Records shown:
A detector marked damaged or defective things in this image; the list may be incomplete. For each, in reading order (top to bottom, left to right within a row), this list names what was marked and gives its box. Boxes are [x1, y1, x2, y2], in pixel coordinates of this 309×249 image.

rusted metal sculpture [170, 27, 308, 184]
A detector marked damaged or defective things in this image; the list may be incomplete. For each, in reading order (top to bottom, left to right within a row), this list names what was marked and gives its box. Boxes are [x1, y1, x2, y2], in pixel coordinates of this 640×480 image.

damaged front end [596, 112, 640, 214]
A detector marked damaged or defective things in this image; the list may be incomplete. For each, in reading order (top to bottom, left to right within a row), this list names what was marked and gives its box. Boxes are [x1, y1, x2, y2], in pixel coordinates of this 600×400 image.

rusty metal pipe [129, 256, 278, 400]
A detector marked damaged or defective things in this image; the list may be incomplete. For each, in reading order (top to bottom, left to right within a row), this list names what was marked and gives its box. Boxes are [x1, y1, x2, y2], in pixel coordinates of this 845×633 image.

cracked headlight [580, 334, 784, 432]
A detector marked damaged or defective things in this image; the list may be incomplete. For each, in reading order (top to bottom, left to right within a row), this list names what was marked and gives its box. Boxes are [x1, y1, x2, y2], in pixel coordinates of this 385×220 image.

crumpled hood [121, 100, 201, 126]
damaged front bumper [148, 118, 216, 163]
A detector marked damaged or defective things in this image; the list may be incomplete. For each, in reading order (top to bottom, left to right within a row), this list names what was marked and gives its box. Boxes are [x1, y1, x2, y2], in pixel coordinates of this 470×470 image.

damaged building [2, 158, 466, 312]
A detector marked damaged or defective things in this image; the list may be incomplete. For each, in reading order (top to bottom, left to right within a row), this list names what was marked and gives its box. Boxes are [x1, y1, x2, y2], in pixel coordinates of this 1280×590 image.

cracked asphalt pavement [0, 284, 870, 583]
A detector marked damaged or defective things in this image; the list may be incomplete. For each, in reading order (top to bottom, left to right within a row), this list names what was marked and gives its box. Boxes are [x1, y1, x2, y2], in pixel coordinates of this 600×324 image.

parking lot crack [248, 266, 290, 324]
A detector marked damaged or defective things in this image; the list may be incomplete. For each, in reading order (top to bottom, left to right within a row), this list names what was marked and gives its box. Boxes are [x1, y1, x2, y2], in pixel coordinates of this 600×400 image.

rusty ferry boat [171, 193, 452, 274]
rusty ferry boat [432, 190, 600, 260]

Problem requirements: Give the lines from the top through the line containing "damaged building [2, 158, 466, 312]", inclusive, as a JSON list of strings, one string per line, with blank lines left out.

Output for this task:
[
  "A detector marked damaged or defective things in this image; the list may be incomplete. For each, in reading order (top to bottom, left to right within a row), this list names what was marked and gives its box. Boxes are [x1, y1, x2, y2], in pixel coordinates of this 309×249 image.",
  "rusted metal sculpture [170, 27, 308, 184]",
  "A detector marked damaged or defective things in this image; the list may be incomplete. For each, in reading order (top to bottom, left to right within a row), this list names what was marked and gives its box. Boxes are [x1, y1, x2, y2], in pixel coordinates of this 640×480 image.",
  "damaged front end [596, 112, 640, 214]",
  "A detector marked damaged or defective things in this image; the list may be incomplete. For each, in reading order (top to bottom, left to right within a row), this list names what was marked and gives its box. Boxes are [x1, y1, x2, y2], in pixel coordinates of this 600×400 image.",
  "rusty metal pipe [129, 256, 278, 400]",
  "A detector marked damaged or defective things in this image; the list may be incomplete. For each, in reading order (top to bottom, left to right within a row), this list names what was marked and gives its box. Boxes are [x1, y1, x2, y2], in pixel coordinates of this 845×633 image.",
  "cracked headlight [580, 334, 784, 432]",
  "A detector marked damaged or defective things in this image; the list may be incomplete. For each, in reading order (top to bottom, left to right within a row), this list names what was marked and gives its box. Boxes are [x1, y1, x2, y2], in pixel coordinates of this 385×220 image.",
  "crumpled hood [121, 100, 201, 126]",
  "damaged front bumper [148, 118, 216, 163]",
  "A detector marked damaged or defective things in this image; the list may be incomplete. For each, in reading order (top to bottom, left to right within a row), this list names what was marked and gives its box. Boxes are [x1, y1, x2, y2], in pixel coordinates of this 470×470 image.",
  "damaged building [2, 158, 466, 312]"
]